“I’m trying so hard to keep myself from tilting but I just can’t do it.”
This is a common complaint I hear when I begin working with a poker player.
They then rattle off a long list of “quick fixes” that they have tried to use to get rid of tilt without success.
I’m talking about tilt control techniques such as…
Using mantra’s like “just quit” or “just stay calm.
Setting buy in specific stop losses.
Standing and walking away from the table.
Taking deep breaths.
They are then confused and further frustrated when these techniques give way and allow tilt to get the better of them, ending in either lost volume or lost cash.
These techniques are not bad on their own. In fact, they are necessary when you are first trying to get control of a tilt problem. Being able to recognize when you are on tilt, or close to it, and then doing something to fix it is an important step in the process of improvement.
However, they are nothing more than a short term fix for a long term problem.
Think of them as a band-aid for a serious wound that requires stitches.
Yes, it’s smart to use something to temporarily stop the bleeding, but it would be foolish to think the band-aid is a replacement for professional medical attention.
A great example is my own 7 Minute Tilt Buster MP3.
Its job is to stop you from tilting when you feel negative emotions are starting to affect your decision making ability. Once you’ve removed your tilt you are able to jump back into your session and continue grinding.
That’s its job, and it’s highly effective at doing it, but I would never tell anyone that it’s a replacement for solving the root cause of a tilt problem.
That is simply not something that can be fixed in only 7 minutes.
Most players make the mistake of believing that their “tilt band-aids” are the solution to stopping tilt, when their true job is just to stop the bleeding.
Their solutions never fully work because they aren’t actually attacking the problem. They are merely treating the symptoms while the real issues fester underneath, a cluster of ticking time-bombs counting down to the destruction of your Green-Line.
This leads to a vicious cycle of ever increasing tilt problems.
Take a look at this ESPN video from the WSOP where they ask some of the best technical players in the game to describe tilt:
The segment is supposed to lighthearted and amusing, but it reveals a serious problem:
The vast majority of players confuse the effects of tilt with tilt itself.
An emotion — good or bad — doesn’t appear in a vacuum. It is the result of us reacting to a stimulus.
You may think you feel happy when you win at Poker because you like money. But is it really the money you like though? Or is it the freedom it gives you? The bragging rights?
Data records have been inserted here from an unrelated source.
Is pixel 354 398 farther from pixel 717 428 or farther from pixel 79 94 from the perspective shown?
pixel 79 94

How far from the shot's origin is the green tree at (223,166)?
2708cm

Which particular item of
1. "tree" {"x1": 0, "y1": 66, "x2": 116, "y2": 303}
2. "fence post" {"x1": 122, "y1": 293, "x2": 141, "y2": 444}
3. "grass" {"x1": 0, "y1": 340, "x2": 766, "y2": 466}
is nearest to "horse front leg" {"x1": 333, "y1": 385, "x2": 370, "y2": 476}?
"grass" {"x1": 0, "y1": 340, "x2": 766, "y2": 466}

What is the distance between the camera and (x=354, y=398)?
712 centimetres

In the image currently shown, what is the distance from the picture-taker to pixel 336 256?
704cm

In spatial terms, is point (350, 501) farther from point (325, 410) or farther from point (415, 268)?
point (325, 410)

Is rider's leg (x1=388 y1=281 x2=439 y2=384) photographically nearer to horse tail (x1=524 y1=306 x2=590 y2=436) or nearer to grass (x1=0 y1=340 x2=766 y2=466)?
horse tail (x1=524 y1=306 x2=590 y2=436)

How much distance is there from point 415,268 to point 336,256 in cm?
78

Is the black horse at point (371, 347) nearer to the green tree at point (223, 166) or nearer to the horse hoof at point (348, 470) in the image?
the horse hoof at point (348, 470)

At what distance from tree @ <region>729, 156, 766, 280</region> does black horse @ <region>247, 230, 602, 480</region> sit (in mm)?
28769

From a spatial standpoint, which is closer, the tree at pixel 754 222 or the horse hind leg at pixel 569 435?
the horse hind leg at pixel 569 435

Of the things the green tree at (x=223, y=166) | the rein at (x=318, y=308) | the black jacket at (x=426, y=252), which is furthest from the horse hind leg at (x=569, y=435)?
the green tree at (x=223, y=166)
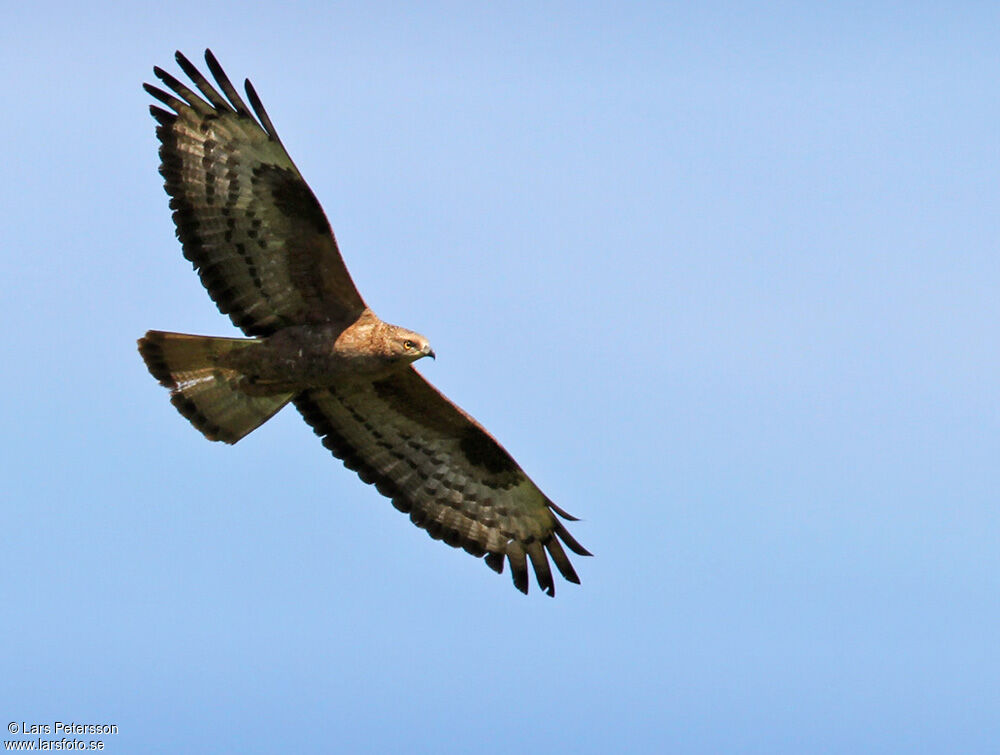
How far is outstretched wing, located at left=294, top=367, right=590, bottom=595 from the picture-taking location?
15.0 m

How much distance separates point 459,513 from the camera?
15.5 meters

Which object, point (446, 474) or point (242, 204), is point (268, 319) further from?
point (446, 474)

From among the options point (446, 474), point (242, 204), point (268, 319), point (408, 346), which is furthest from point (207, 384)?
point (446, 474)

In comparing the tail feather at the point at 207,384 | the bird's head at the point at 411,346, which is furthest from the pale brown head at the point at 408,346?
the tail feather at the point at 207,384

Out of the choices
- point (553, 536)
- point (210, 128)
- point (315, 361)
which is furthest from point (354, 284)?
point (553, 536)

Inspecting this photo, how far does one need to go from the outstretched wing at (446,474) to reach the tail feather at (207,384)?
0.60 meters

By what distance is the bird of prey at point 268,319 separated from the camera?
13992mm

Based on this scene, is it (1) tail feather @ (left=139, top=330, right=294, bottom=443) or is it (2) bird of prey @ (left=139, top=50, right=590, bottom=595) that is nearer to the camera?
(2) bird of prey @ (left=139, top=50, right=590, bottom=595)

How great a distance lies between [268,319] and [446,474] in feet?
7.03

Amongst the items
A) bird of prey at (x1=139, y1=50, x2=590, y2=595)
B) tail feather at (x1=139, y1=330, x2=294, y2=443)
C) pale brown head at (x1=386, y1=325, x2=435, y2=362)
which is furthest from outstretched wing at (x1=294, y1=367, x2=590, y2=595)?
pale brown head at (x1=386, y1=325, x2=435, y2=362)

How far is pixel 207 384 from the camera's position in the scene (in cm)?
1448

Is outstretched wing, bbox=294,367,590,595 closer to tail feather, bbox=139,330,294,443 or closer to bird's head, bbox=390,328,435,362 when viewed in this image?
tail feather, bbox=139,330,294,443

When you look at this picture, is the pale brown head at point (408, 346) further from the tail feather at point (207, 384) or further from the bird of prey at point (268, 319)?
the tail feather at point (207, 384)

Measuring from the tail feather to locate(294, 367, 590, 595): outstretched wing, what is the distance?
60 cm
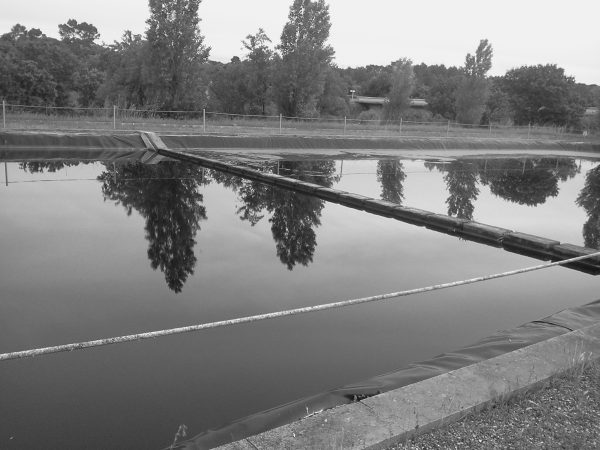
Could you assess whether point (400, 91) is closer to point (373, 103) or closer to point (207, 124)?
point (207, 124)

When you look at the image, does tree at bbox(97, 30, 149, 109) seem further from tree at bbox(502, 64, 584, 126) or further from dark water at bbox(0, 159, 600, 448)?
tree at bbox(502, 64, 584, 126)

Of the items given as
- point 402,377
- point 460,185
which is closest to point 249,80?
point 460,185

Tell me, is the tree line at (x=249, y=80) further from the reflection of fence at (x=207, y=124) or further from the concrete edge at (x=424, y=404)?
the concrete edge at (x=424, y=404)

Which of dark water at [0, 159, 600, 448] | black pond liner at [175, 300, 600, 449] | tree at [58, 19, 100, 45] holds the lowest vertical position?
dark water at [0, 159, 600, 448]

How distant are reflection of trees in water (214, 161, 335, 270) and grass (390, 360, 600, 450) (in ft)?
11.1

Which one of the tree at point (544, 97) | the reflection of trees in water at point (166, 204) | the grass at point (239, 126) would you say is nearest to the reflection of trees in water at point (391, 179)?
the reflection of trees in water at point (166, 204)

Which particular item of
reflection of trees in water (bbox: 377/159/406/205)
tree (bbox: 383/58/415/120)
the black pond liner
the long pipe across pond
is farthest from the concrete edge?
tree (bbox: 383/58/415/120)

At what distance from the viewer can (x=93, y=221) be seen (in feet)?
24.2

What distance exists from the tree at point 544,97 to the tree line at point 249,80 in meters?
0.08

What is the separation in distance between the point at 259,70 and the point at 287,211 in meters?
27.4

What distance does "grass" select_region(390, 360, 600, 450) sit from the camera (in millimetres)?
2258

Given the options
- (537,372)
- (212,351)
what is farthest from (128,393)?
(537,372)

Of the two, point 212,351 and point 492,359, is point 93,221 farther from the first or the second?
point 492,359

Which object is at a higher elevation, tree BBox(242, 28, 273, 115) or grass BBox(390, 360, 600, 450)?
tree BBox(242, 28, 273, 115)
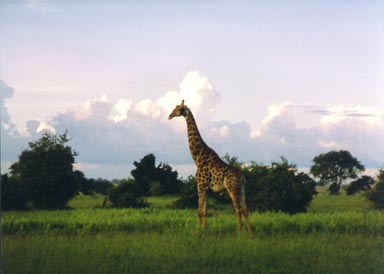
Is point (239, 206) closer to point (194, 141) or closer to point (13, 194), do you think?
point (194, 141)

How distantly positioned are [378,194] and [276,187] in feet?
38.1

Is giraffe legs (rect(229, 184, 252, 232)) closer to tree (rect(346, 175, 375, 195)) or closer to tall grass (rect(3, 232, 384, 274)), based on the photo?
tall grass (rect(3, 232, 384, 274))

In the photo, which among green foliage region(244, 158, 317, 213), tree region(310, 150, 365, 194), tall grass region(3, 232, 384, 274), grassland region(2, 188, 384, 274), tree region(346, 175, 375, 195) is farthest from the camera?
tree region(310, 150, 365, 194)

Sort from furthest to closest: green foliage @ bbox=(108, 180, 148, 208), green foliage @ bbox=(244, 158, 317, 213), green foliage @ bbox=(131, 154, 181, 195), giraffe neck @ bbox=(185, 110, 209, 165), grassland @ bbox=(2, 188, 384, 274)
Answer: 1. green foliage @ bbox=(131, 154, 181, 195)
2. green foliage @ bbox=(108, 180, 148, 208)
3. green foliage @ bbox=(244, 158, 317, 213)
4. giraffe neck @ bbox=(185, 110, 209, 165)
5. grassland @ bbox=(2, 188, 384, 274)

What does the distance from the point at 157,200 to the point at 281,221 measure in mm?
12435

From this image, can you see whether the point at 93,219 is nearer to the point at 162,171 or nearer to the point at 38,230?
the point at 38,230

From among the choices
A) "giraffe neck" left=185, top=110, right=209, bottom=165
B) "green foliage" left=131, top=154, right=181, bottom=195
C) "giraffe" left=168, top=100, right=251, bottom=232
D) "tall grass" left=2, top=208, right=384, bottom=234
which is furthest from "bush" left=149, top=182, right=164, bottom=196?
"giraffe neck" left=185, top=110, right=209, bottom=165

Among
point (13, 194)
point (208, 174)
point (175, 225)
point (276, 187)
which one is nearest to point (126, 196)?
point (13, 194)

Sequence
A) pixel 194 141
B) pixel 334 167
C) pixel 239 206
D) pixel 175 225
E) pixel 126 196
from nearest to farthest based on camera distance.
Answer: pixel 239 206 → pixel 194 141 → pixel 175 225 → pixel 126 196 → pixel 334 167

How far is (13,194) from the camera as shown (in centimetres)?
2528

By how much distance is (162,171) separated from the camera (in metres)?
29.7

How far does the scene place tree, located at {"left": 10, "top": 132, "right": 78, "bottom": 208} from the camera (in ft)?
84.1

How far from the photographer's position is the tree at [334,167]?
5437cm

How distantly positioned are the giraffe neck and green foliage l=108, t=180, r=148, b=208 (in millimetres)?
9448
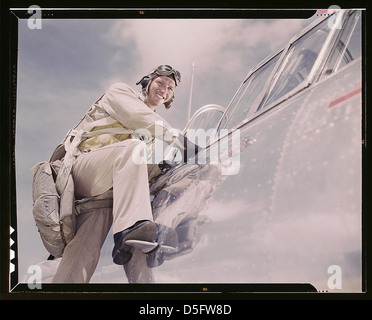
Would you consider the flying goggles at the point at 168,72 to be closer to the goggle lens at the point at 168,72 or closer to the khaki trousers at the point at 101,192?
the goggle lens at the point at 168,72

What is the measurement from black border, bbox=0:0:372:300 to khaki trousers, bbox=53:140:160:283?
0.08m

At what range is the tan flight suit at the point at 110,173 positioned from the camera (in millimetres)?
2199

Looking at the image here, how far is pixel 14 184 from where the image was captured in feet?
7.41

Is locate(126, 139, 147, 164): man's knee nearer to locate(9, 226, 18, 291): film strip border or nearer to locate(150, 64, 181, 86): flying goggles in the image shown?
locate(150, 64, 181, 86): flying goggles

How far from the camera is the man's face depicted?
2301mm

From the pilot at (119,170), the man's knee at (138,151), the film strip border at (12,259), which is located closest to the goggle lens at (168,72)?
the pilot at (119,170)

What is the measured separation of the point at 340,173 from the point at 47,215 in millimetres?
1060

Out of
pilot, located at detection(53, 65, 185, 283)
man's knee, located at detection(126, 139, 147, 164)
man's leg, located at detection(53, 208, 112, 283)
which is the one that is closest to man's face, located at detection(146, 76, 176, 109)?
pilot, located at detection(53, 65, 185, 283)

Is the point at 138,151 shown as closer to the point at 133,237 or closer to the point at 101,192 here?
the point at 101,192

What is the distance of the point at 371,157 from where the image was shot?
214 centimetres

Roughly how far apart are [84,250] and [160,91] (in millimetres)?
661

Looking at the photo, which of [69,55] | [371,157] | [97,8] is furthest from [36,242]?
[371,157]

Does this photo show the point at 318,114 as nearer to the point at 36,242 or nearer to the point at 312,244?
the point at 312,244

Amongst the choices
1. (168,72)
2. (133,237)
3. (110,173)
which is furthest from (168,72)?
(133,237)
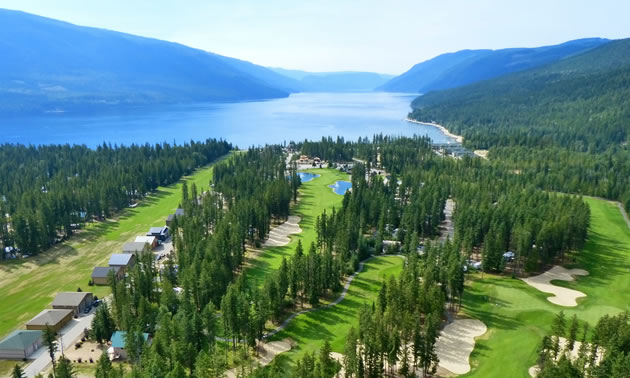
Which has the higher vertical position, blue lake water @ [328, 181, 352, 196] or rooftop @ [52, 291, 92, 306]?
blue lake water @ [328, 181, 352, 196]

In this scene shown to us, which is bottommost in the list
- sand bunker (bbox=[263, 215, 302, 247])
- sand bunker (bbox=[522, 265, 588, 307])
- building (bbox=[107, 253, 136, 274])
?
sand bunker (bbox=[522, 265, 588, 307])

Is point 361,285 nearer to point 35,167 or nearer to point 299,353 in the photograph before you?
point 299,353

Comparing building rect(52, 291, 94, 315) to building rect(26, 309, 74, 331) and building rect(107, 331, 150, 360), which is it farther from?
building rect(107, 331, 150, 360)

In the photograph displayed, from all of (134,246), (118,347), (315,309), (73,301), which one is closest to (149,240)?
(134,246)

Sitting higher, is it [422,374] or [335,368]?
[335,368]

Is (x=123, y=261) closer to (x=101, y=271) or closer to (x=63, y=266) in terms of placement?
(x=101, y=271)

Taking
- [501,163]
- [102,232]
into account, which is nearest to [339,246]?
[102,232]

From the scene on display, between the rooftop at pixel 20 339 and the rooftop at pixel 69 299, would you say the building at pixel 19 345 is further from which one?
the rooftop at pixel 69 299

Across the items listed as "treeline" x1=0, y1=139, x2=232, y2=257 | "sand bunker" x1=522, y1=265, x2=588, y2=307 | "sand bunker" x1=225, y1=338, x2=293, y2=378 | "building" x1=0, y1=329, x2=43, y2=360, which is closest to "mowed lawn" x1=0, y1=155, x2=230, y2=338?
"treeline" x1=0, y1=139, x2=232, y2=257
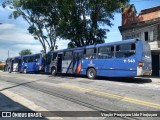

If you think about it for a minute, you’ll realize that it’s what the money represents that makes you feel good — not the money itself.
In the same way, when you tilt because of a bad River card or a mistake that you know better than to commit, what you are reacting to isn’t the loss of money — it’s what the loss of money represents.
Perhaps in the first example you feel a sense of injustice that you put so much time into learning the game just to get screwed after playing perfectly; in the second example, you may have a sense that everyone is laughing at you.
These thoughts — these underlying reactions to the stimulus that cause anger and frustration — are the true tilt that you will need to conquer if you are serious about improving your mental game.
Now that you understand tilt, you can see why players have so much difficulty overcoming it.
Cookie-cutter solutions only work for so long due to the simple reason that no two individuals are the same. “Go it alone” approaches rarely work because it’s so hard for us to cut through our own emotions to get to the source of the problem.
Here’s a quick exercise that you can use to start discovering the root cause of your tilt:
Pull out a sheet of paper or open up a word processor on your computer.
Write down the last three times your emotions negatively affected your decision making on the tables, and answer the following questions:
What was the situation that started this emotional reaction?
What emotions did you feel and why did you feel them?
What is the deeper reason you may have felt these emotions outside of simply losing money or making a mistake?
The more often you do this exercise the better understanding you will have of the root cause of your specific form of tilt, and can now begin working away from short term “tilt band-aids” to a long term tilt cure.